▶ _INFORMATION SHOWN_:

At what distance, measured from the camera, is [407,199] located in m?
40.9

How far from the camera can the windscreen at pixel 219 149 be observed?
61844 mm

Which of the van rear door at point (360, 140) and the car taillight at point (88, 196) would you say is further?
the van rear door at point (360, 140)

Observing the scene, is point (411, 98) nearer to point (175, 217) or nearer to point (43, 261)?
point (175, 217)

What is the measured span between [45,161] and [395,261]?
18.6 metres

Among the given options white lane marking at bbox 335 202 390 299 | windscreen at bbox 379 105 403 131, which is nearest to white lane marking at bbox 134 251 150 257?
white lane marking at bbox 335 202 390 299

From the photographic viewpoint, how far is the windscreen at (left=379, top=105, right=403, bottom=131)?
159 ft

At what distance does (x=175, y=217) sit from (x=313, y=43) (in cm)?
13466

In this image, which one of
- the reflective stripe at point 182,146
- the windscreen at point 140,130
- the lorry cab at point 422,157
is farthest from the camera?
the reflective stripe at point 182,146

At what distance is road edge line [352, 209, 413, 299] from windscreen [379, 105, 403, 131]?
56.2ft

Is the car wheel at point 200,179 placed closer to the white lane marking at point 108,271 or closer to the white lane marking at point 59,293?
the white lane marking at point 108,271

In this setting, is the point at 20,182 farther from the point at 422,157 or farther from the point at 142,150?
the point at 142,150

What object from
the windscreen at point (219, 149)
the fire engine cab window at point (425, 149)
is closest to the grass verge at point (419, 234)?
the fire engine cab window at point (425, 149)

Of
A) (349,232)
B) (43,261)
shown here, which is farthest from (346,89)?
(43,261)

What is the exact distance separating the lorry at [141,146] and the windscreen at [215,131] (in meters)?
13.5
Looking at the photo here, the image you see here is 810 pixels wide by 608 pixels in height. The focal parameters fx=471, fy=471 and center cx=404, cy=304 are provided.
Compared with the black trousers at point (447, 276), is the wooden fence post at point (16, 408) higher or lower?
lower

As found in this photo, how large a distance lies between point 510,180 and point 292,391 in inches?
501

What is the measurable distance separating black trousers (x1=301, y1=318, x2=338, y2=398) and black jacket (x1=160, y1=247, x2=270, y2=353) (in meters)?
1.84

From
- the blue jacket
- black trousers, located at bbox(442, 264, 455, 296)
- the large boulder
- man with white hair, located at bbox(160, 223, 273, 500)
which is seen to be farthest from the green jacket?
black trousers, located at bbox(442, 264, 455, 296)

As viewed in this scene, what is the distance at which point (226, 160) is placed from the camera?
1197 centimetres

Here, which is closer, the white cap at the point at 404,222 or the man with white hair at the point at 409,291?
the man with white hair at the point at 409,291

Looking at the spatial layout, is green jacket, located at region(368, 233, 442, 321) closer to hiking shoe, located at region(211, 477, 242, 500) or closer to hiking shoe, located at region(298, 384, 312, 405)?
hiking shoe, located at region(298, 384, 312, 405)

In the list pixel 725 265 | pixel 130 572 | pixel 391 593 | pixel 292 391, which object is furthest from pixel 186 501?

▶ _EXERCISE GOAL_:
Reproduce all of the entries above, swapping every "windscreen" for "windshield" and leaving everything else unchanged.

▶ _PROBLEM SOLUTION_:
At what distance, measured from the camera, is [407,199] located in m?
40.9

How far from the camera can the windshield at pixel 219 149 be observed?
61844 mm

Which of the van rear door at point (360, 140) and the car taillight at point (88, 196) would you say is further?
the van rear door at point (360, 140)

Observing the scene, is point (411, 98) nearer to point (175, 217) or nearer to point (43, 261)?
point (175, 217)

What is the measured span between [45,161] and [395,261]?
18.6 metres

Among the given options white lane marking at bbox 335 202 390 299 | windshield at bbox 379 105 403 131, which is nearest to white lane marking at bbox 134 251 150 257?
white lane marking at bbox 335 202 390 299

From the photographic viewpoint, how far is the windshield at (left=379, top=105, right=403, bottom=131)?
159 ft

At what distance does (x=175, y=217) sit from (x=313, y=43) (in cm)?
13466

In this image, which one of
- the reflective stripe at point 182,146
- the windshield at point 140,130
- the lorry cab at point 422,157
is farthest from the camera?
the reflective stripe at point 182,146

At what distance is road edge line [352, 209, 413, 299] from windshield [379, 105, 403, 131]?
56.2ft

Is the car wheel at point 200,179 placed closer to the white lane marking at point 108,271 or closer to the white lane marking at point 59,293?
the white lane marking at point 108,271

In this setting, is the point at 20,182 farther from the point at 422,157 or farther from the point at 142,150?
the point at 142,150

What object from
the windshield at point (219, 149)
the fire engine cab window at point (425, 149)
is closest to the grass verge at point (419, 234)?
the fire engine cab window at point (425, 149)

Of
A) (349,232)
B) (43,261)
shown here, which is farthest from (346,89)?
(43,261)

What is the exact distance separating the lorry at [141,146] and the windshield at [215,131] (in meters)?
13.5
Looking at the photo here, the image you see here is 810 pixels wide by 608 pixels in height. The focal parameters fx=471, fy=471 and center cx=404, cy=304 are provided.
Compared with the black trousers at point (447, 276), is the wooden fence post at point (16, 408) higher or lower?
lower

As found in this photo, how large a distance lies between point 510,180 and point 292,391 in inches?
501

What is the measurable distance separating black trousers (x1=301, y1=318, x2=338, y2=398) and black jacket (x1=160, y1=247, x2=270, y2=353) (in meters)?
1.84

From
- the blue jacket
- black trousers, located at bbox(442, 264, 455, 296)
- the large boulder
- man with white hair, located at bbox(160, 223, 273, 500)
which is seen to be farthest from the green jacket?
black trousers, located at bbox(442, 264, 455, 296)

As viewed in this scene, what is the distance at which point (226, 160) is placed from the camera?
1197 centimetres

Here, which is closer, the white cap at the point at 404,222 or the man with white hair at the point at 409,291?
the man with white hair at the point at 409,291

Looking at the spatial layout, is green jacket, located at region(368, 233, 442, 321) closer to hiking shoe, located at region(211, 477, 242, 500) or closer to hiking shoe, located at region(298, 384, 312, 405)?
hiking shoe, located at region(298, 384, 312, 405)

In the list pixel 725 265 | pixel 130 572 | pixel 391 593 | pixel 292 391, which object is furthest from pixel 186 501?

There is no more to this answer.